A lot of us DMing AD&D back in the 1980s just used the charts in the books to manage buying and selling items, and we didn't worry about the details.

When I switched to running a story-based campaign, the players stopping stripping the dungeon of every single item, and stopping looting normal armor and weapons off of defeated enemies. Still, because of xp, they did loot every purse, every valuable item, and every copper piece.

In retrospect, it would have been easier to skip the xp for gp rule and taken a "zero" off of all the experience point tables.
 

Libramarian

Adventurer
I hope DDN presents multiple, well-developed options for XP system, with a good discussion of the effects of each on the playstyle of the game, rather than just "if you want to give XP for some stuff besides killing monsters, go for it".
 

Libramarian

Adventurer
EDIT: Though I think I detect quite a cynical attitude towards members of the priesthood in Gygaxian D&D. Vance, Clark Ashton-Smith, to a lesser extent Robert E Howard, all present a cynical view of humanity. It's common in sword and sorcery. So maybe the Apollonian cleric's behaviour is not so inappropriate after all.
This is definitely true and a good point.

I love Vancian D&D. Gygaxian D&D does it very readily, especially if you use lots of monsters capable of speech and encounter reaction rolls.

The Cugel picaresque is a great model for a D&D campaign.

A sorcerer summons a giant demon to carry you to some weird land a thousand miles away; your goal is to make it home and slay him. You go from sandbox to sandbox, in each you have some amount of money you need to raise by roguery in order to pass.
 

Obryn

Hero
And this was the problem with the system that sounded good in theory. The fighter/rogue items weren't wrth nearly as much as the mage's items generally, especially at higher levels when the fighter's advancement rate slowed considerably while the mage's accelerated. Take the slightly better bludgeoning weapon for the next time you face the ever rarer skeletal beasties or take that wand and sell it for half a level? Screw the wizard, he's already dominating the game, I'm getting half a level.
I am not saying the system is perfect at all levels, but (to my surprise) AD&D generally has a far tighter wizard/fighter balance than 3e, IME. Spell disruption is a lot harsher, you get fewer per day, spells take a while to cast, and there are very tight rules for learning new ones. (Also, HP inflation is not nearly so bad, if you actually roll for HPs.) It's just as expensive to be a wizard!

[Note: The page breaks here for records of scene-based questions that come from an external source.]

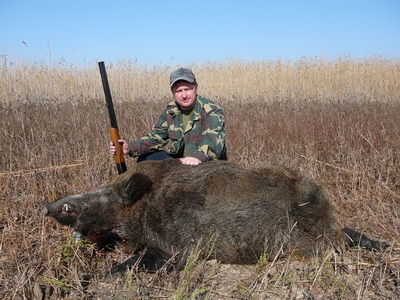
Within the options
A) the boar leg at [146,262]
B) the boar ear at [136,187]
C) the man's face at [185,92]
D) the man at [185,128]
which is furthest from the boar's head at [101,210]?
the man's face at [185,92]

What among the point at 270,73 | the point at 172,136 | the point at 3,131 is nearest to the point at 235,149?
the point at 172,136

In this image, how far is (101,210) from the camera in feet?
11.8

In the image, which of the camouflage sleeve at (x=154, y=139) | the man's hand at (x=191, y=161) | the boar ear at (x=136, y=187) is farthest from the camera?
the camouflage sleeve at (x=154, y=139)

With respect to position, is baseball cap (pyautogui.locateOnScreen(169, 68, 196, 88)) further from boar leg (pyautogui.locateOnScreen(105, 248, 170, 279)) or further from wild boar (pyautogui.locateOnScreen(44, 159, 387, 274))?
boar leg (pyautogui.locateOnScreen(105, 248, 170, 279))

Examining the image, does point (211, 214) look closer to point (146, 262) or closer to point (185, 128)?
point (146, 262)

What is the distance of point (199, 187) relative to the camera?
3.47 metres

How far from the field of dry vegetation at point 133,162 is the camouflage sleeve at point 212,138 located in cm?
121

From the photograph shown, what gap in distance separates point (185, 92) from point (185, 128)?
18.6 inches

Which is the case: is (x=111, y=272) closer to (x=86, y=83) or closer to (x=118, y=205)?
(x=118, y=205)

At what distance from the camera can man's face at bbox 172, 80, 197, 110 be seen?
4.53m

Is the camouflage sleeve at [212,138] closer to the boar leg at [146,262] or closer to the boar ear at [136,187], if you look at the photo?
the boar ear at [136,187]

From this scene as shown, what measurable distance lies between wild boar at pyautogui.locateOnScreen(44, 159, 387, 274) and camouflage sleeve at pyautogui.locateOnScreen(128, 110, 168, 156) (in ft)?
3.88

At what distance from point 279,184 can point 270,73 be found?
1512 centimetres

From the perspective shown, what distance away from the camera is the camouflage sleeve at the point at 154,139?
484 centimetres
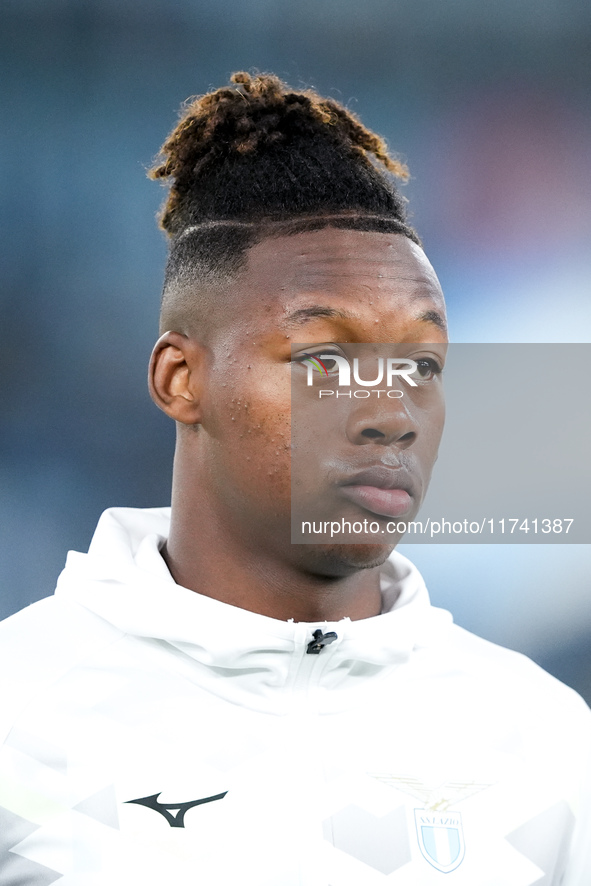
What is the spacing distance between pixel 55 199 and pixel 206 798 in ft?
5.16

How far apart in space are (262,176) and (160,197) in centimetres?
90

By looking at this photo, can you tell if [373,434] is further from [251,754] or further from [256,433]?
[251,754]

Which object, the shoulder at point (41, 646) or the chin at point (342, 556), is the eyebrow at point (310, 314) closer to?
the chin at point (342, 556)

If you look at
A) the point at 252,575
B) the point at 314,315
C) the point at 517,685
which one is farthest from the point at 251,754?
the point at 314,315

As for the values... Well, you have only a 5% chance of rod/staff/wand, and a 15% chance of a scroll. OTOH, you have a 40% chance of armor or weapon (usually a sword). The remainder are potions, rings, and miscellaneous magic, which vary in their usefulness. So there's somewhere around twice the chance to find something for Fighty McFighterson, and odds are he'll get to sell a lot of those (for much more XP) once he has his own Sword +1!

-O
 


Obryn

Hero
Another point, of course, is that XP for gold and AD&D aren't fully synonymous.
Right? But when I was running it, I found it to be one of the game-defining features. YMMV of course.

I'm not saying that it's a good default rule, or a good rule for all playstyles. OTOH, it's a great option that makes certain types of D&D games really sing.